* _Entries shown_

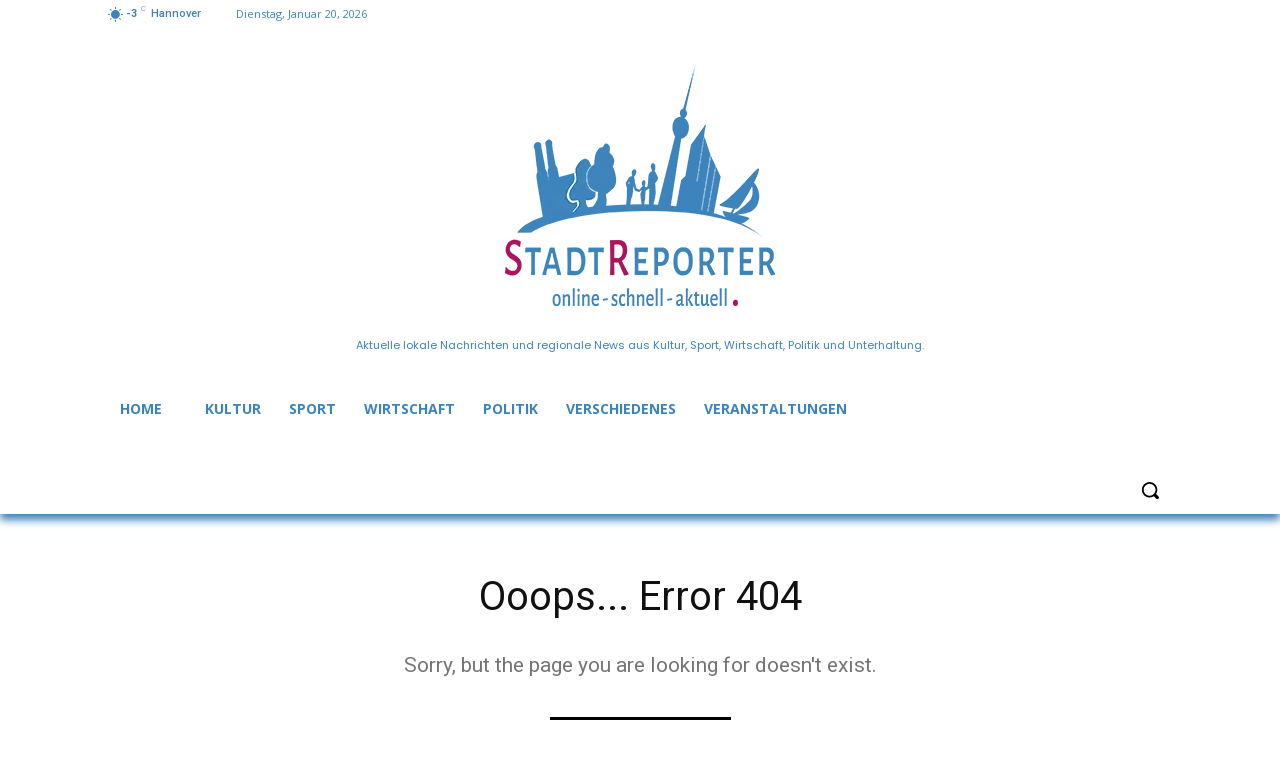

--- FILE ---
content_type: text/html; charset=utf-8
request_url: https://www.google.com/recaptcha/api2/aframe
body_size: 224
content:
<!DOCTYPE HTML><html><head><meta http-equiv="content-type" content="text/html; charset=UTF-8"></head><body><script nonce="V7ItNgn6QW8WS--7C7i6vg">/** Anti-fraud and anti-abuse applications only. See google.com/recaptcha */ try{var clients={'sodar':'https://pagead2.googlesyndication.com/pagead/sodar?'};window.addEventListener("message",function(a){try{if(a.source===window.parent){var b=JSON.parse(a.data);var c=clients[b['id']];if(c){var d=document.createElement('img');d.src=c+b['params']+'&rc='+(localStorage.getItem("rc::a")?sessionStorage.getItem("rc::b"):"");window.document.body.appendChild(d);sessionStorage.setItem("rc::e",parseInt(sessionStorage.getItem("rc::e")||0)+1);localStorage.setItem("rc::h",'1768908347906');}}}catch(b){}});window.parent.postMessage("_grecaptcha_ready", "*");}catch(b){}</script></body></html>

* _Task brief_
Look for the word "charset". Copy out every line of the data that has it.

* _Solution to the problem_
content_type: text/html; charset=utf-8
<!DOCTYPE HTML><html><head><meta http-equiv="content-type" content="text/html; charset=UTF-8"></head><body><script nonce="V7ItNgn6QW8WS--7C7i6vg">/** Anti-fraud and anti-abuse applications only. See google.com/recaptcha */ try{var clients={'sodar':'https://pagead2.googlesyndication.com/pagead/sodar?'};window.addEventListener("message",function(a){try{if(a.source===window.parent){var b=JSON.parse(a.data);var c=clients[b['id']];if(c){var d=document.createElement('img');d.src=c+b['params']+'&rc='+(localStorage.getItem("rc::a")?sessionStorage.getItem("rc::b"):"");window.document.body.appendChild(d);sessionStorage.setItem("rc::e",parseInt(sessionStorage.getItem("rc::e")||0)+1);localStorage.setItem("rc::h",'1768908347906');}}}catch(b){}});window.parent.postMessage("_grecaptcha_ready", "*");}catch(b){}</script></body></html>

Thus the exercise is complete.